• **Short task**: Render the data below as a numbered list, one item per line and blank lines omitted.

BEGIN Items

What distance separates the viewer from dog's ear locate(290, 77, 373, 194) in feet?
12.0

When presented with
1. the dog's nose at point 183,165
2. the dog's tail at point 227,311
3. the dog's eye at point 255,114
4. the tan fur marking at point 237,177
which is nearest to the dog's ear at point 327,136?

END Items

• **Response to the exercise**:
1. What distance separates the viewer from dog's ear locate(290, 77, 373, 194) in feet?
2. 12.0
3. When presented with
4. 1. the dog's nose at point 183,165
5. 2. the dog's tail at point 227,311
6. 3. the dog's eye at point 255,114
7. 4. the tan fur marking at point 237,177
8. which is nearest to the dog's ear at point 327,136?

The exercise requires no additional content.